The arts are suffering cuts, as we all know, with more probably on the way. Public funding should not be cut, say campaigners for the arts. Seek out more philanthropists, says the Government, turning a blind eye to how difficult this is outside London. On both sides there seems to be an unwillingness to look at wholly different ways of raising money to preserve and improve the nation's culture.
But there are other ways of raising money, radical and untried ways, and in the weeks to come before the Treasury's next announcement, they need to be considered. One that I am intrigued by is the thought of putting a tax on the auction houses, the likes of Sotheby's and Christie's, so that their profits can be ploughed back into the arts. It may not raise huge sums, but it is radical and imaginative. A conversation with leading figures in the Labour Party has indicated to me that they are indeed toying with this idea as a potential part of future Labour arts policy. Nothing official yet, but it's one piece of blue-sky thinking that could become reality.
Labour might indeed be willing to take on the auction houses. I suspect, though, that the present government would find a battle with Sotheby's and Christie's unpalatable. However, there is a measure it could take that would be more politically acceptable, one that would ease the strain on the public purse, and contain a certain amount of natural justice.
It could introduce a hotel tax, something commonplace abroad. With statistics continually showing that tourists are benefiting in huge numbers from our free museums and galleries, a hotel tax to help fund those museums and galleries seems a perfectly fair quid pro quo. Would tourists really object to supporting the culture they have come to Britain to see? We rarely raise an eyebrow when we encounter hotel taxes abroad.
Be it auction houses or be it hotels, some blue-sky thinking is needed to ensure that the debate that will intensify over the coming weeks is not focused solely, and almost certainly unproductively, on public funding and an increase in philanthropy. Yes, we want the arts to be properly funded, but on top of the essential money from the public purse, it's about time we had some imaginative thinking too.
No sympathy for the devil in the booking detail
Last week one reader nominated her local music festival for the "rip-off award" for the most grotesque use of booking fees. Inevitably, more nominations have come my way. Regular reader Hebe Gibbs tells me that she was keen to see The Rolling Stones at Hyde Park later this summer. It's well known that tickets will be a staggering £190 (ironic as the original Stones in the Park concert in the Sixties was free) but on discovering that, on top of the £190, there were the wretched additional charges, Ms Gibbs wrote to me, saying: "After the mouthwatering £380 for the two tickets, I was asked for £19 "service charge" followed by £5.50 postage at which stage I left the website in disgust." No weak puns needed about "can't get no satisfaction." This week's "rip-off award" will suffice.
So how did ITV's exposé not win the Bafta?

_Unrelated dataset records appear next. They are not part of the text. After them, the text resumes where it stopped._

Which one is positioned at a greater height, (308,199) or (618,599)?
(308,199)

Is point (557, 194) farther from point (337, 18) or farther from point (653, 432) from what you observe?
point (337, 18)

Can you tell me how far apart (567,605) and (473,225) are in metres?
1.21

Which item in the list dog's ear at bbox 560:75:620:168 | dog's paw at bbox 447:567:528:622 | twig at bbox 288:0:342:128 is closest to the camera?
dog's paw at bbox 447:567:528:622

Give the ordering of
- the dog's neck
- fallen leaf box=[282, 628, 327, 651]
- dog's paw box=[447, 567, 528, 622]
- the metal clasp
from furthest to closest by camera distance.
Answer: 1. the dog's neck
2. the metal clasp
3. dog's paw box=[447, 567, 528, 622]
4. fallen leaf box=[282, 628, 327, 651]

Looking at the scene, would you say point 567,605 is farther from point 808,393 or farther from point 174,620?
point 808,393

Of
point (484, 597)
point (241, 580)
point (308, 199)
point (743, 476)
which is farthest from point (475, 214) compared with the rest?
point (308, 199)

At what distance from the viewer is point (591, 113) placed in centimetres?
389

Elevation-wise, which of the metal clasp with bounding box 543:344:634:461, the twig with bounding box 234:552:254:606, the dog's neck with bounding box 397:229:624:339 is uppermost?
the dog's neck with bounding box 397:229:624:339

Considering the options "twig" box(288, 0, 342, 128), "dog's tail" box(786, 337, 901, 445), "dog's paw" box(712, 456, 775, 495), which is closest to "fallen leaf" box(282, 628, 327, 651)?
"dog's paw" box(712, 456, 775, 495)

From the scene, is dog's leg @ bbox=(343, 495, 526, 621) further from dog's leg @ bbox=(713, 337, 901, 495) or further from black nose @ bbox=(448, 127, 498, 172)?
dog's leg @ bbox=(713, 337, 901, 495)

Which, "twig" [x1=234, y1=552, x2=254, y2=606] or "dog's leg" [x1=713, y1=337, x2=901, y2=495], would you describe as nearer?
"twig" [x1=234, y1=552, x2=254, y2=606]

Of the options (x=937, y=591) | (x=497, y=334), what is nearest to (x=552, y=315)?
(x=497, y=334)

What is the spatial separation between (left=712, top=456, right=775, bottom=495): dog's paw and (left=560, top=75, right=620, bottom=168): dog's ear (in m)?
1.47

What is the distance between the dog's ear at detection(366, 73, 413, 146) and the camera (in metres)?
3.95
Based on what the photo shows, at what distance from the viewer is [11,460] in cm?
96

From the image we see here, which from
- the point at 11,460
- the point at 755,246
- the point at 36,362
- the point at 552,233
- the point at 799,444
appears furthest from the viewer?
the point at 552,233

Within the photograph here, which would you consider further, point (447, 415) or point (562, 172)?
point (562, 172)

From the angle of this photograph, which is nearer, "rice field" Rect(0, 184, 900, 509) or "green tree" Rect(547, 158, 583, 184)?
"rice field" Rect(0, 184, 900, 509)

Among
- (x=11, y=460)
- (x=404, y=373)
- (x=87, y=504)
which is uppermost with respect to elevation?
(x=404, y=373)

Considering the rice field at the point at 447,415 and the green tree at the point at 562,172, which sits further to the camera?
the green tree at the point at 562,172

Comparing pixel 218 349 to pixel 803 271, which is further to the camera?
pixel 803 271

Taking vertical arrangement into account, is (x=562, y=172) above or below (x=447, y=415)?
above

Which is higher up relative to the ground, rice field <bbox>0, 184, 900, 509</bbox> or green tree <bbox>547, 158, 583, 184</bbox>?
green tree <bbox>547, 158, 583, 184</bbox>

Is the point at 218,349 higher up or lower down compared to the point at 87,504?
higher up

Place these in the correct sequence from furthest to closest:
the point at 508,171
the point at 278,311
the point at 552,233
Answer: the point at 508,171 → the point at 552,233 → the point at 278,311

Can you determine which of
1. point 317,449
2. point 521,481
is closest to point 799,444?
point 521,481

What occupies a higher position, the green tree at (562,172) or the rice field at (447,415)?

Congratulations, of course, to the BBC for winning a television Bafta for the best current-affairs programme with its programme on child abuse and the Catholic Church. I gather that, at the awards ceremony, faces were a little glum on the ITV table when that result was announced. They thought that they might win the prize for Exposure, the programme that revealed Jimmy Savile's predatory paedophilia to the world. I see their point. It was a documentary that led to numerous reports and inquiries, the disgrace of more than one "national treasure", shockwaves within the national broadcaster including the exit of a director-general, and other repercussions that have meant that barely a day has passed without some press and TV coverage of the people and issues involved. Exactly what more does a TV documentary have to achieve to win a prize?